Altara - the Scientific Intelligence Platform for the Physical World Announces its Launch
- Karan Bhatia

- May 6
- 2 min read

Altara, building scientific intelligence for the physical world, led by Catherine Yeo and Eva Tuecke, has announced its launch. The company has raised a $7M seed round from Greylock Partners, Neo, BoxGroup, Liquid 2 Ventures, and angel investors, including Jeff Dean and leadership from OpenAI and AMD.
The first wave of AI has accelerated digital work across writing, coding, and customer support, while progress in the physical world has lagged. A new era is now emerging, driven by advances in hardware, from semiconductors and batteries to robotics and space systems.
These breakthroughs are unified by a common foundation: reliance on frontier research and discovery in the physical sciences.
The Bottleneck in Scientific R&D
The path from hypothesis to commercialization remains slow and complex, constrained by three core challenges:
Data fragmentation: Critical information is scattered across specialized tools, spreadsheets, data lakes, and unstructured formats like reports and presentations.
Legacy systems: Many organizations still rely on decades-old, on-prem software, where vital data becomes inaccessible or unusable.
Manual analysis: Scientists and engineers spend significant time on high-stakes data wrangling, limiting speed and efficiency in decision-making.
Bridging the Gap: from R&D to Manufacturing
While software has dramatically accelerated digital creation, bringing physical technologies, like semiconductor chips, to market still takes years.

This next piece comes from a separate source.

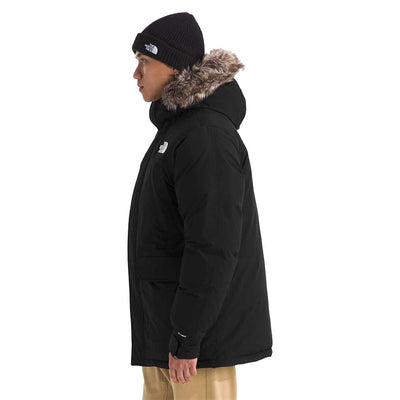 The North Face Men's Mcmurdo Parka 2026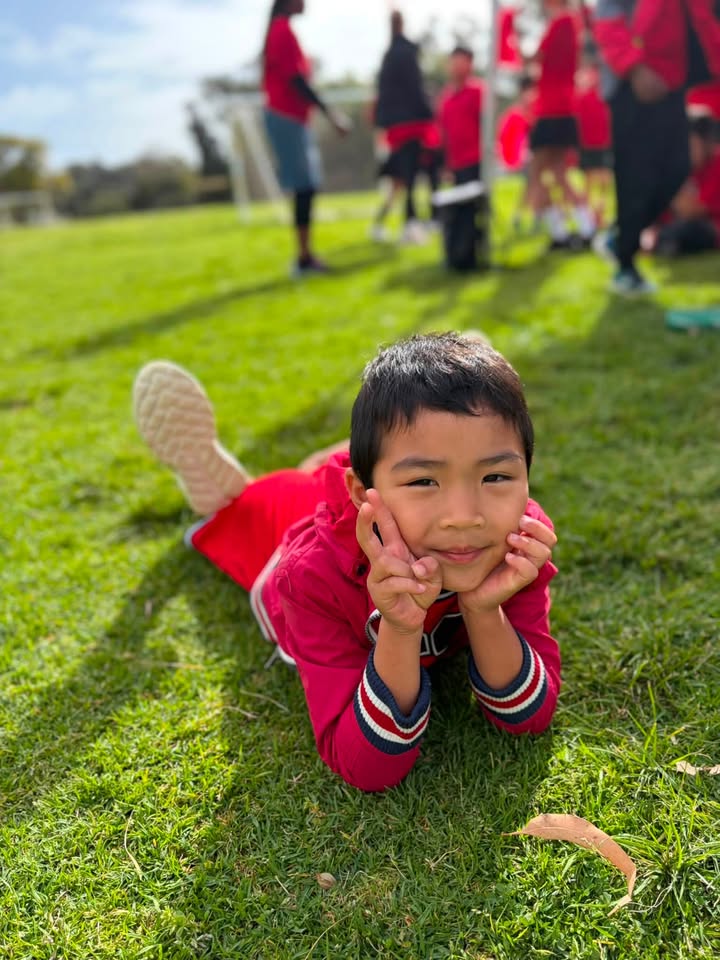 North Balga Primary School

Altara addresses this gap by capturing scientific and engineering workflows across the full product lifecycle, from R&D to manufacturing, reducing weeks of work to minutes. Its agents process complex, multimodal data, including wafer maps, SEM imagery, time-series instrument data, spreadsheets, and legacy systems, to enable faster, more informed decision-making.
This approach allows organizations to design better experiments, diagnose failures more quickly, uncover hidden insights, automate complex analysis, and significantly shorten the path from discovery to commercialization.